» **Problem description**
Copy out the lines word for word, beginning with the line containing "Studying this photo, what" and continuing through the line containing "Answer: point 69,146, point", with both of those lines included. Leave out every other line.

» **Task inputs**
-------
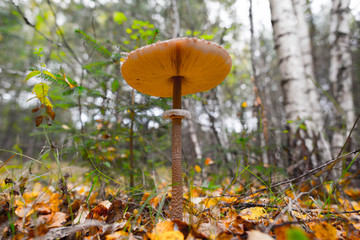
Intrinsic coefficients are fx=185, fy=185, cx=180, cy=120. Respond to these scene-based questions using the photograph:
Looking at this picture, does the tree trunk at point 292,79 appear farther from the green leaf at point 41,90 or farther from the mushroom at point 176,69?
the green leaf at point 41,90

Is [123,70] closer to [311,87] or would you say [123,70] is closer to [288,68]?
[288,68]

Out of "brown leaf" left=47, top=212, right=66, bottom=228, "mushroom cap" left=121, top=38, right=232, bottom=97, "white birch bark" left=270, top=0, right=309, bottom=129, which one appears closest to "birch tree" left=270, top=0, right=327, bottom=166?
"white birch bark" left=270, top=0, right=309, bottom=129

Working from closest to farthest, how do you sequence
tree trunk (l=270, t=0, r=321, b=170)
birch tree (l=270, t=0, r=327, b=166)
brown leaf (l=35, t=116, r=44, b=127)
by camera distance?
brown leaf (l=35, t=116, r=44, b=127) → tree trunk (l=270, t=0, r=321, b=170) → birch tree (l=270, t=0, r=327, b=166)

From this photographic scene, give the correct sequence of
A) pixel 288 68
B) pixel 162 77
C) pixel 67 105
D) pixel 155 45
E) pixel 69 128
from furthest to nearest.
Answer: pixel 288 68 < pixel 69 128 < pixel 67 105 < pixel 162 77 < pixel 155 45

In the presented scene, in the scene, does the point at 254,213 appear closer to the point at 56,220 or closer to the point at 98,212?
the point at 98,212

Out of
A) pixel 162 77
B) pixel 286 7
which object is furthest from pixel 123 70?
pixel 286 7

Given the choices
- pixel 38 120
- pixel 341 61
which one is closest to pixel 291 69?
pixel 341 61

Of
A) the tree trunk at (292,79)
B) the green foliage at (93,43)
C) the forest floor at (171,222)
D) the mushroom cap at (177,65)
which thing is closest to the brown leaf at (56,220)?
the forest floor at (171,222)

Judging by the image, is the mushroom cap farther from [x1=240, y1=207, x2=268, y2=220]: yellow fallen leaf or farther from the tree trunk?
the tree trunk
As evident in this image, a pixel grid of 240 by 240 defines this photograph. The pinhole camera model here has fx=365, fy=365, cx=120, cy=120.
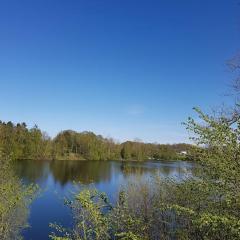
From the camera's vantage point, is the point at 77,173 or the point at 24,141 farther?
the point at 24,141

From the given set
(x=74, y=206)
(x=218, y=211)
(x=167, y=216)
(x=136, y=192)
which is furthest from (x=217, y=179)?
(x=136, y=192)

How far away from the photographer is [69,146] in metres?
124

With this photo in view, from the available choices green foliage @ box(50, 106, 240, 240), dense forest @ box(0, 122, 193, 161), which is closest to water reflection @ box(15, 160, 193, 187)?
green foliage @ box(50, 106, 240, 240)

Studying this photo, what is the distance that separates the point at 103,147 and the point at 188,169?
119518 millimetres

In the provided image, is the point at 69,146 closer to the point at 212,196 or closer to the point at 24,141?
the point at 24,141

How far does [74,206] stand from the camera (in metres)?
6.79

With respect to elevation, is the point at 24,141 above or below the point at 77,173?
above

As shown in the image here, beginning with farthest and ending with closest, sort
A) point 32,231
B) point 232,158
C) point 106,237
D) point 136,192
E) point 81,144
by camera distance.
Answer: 1. point 81,144
2. point 32,231
3. point 136,192
4. point 106,237
5. point 232,158

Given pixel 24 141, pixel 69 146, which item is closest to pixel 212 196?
pixel 24 141

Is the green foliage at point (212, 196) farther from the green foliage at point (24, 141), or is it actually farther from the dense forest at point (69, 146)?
the green foliage at point (24, 141)

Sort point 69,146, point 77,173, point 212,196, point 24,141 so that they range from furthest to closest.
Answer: point 69,146, point 24,141, point 77,173, point 212,196

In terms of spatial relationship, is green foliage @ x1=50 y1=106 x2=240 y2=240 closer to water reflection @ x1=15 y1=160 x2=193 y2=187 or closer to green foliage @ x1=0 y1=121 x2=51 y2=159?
water reflection @ x1=15 y1=160 x2=193 y2=187

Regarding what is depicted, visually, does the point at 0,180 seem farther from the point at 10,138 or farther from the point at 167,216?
the point at 10,138

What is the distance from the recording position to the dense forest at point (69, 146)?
99.8m
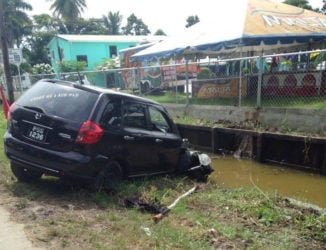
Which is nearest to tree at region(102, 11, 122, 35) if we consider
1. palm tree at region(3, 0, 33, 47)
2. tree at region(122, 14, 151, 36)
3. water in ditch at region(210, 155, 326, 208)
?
tree at region(122, 14, 151, 36)

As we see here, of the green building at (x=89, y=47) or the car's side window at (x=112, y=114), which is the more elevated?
the green building at (x=89, y=47)

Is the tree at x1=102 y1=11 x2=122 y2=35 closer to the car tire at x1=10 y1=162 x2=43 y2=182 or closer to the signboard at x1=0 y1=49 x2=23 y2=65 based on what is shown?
the signboard at x1=0 y1=49 x2=23 y2=65

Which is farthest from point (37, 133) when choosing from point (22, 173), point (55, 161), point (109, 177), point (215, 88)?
point (215, 88)

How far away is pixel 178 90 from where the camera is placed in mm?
12938

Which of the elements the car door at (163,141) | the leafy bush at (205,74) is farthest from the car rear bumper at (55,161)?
the leafy bush at (205,74)

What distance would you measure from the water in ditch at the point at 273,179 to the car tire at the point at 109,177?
2.52 metres

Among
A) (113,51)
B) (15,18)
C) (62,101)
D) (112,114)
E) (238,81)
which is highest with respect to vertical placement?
(15,18)

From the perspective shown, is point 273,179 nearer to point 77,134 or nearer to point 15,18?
point 77,134

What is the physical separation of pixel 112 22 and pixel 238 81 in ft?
182

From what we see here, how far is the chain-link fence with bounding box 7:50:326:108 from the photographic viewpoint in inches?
366

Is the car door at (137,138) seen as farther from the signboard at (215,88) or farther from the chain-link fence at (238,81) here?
the signboard at (215,88)

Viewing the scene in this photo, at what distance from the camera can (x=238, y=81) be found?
1141 cm

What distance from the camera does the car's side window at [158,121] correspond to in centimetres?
589

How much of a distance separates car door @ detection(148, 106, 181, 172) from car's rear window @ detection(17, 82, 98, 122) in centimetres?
136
-------
» **Written reply**
Studying this photo, what is the distance that separates the point at 103,147 and the point at 188,169?
119518 millimetres

In the provided image, is the point at 69,146 closer to the point at 212,196 or closer to the point at 24,141?
the point at 24,141

How far does [74,206] stand from the camera (in metres)?
6.79

With respect to elevation, is the point at 24,141 above or below the point at 77,173?
above

As shown in the image here, beginning with farthest and ending with closest, sort
A) point 32,231
B) point 232,158
C) point 106,237
D) point 136,192
E) point 81,144
by camera distance.
Answer: 1. point 81,144
2. point 32,231
3. point 136,192
4. point 106,237
5. point 232,158

Given pixel 24 141, pixel 69 146, which item is closest to pixel 212 196?
pixel 24 141

Is the green foliage at point (212, 196) farther from the green foliage at point (24, 141), or is it actually farther from the dense forest at point (69, 146)?
the green foliage at point (24, 141)

Sort point 69,146, point 77,173, point 212,196, point 24,141 so that they range from furthest to closest.
Answer: point 69,146, point 24,141, point 77,173, point 212,196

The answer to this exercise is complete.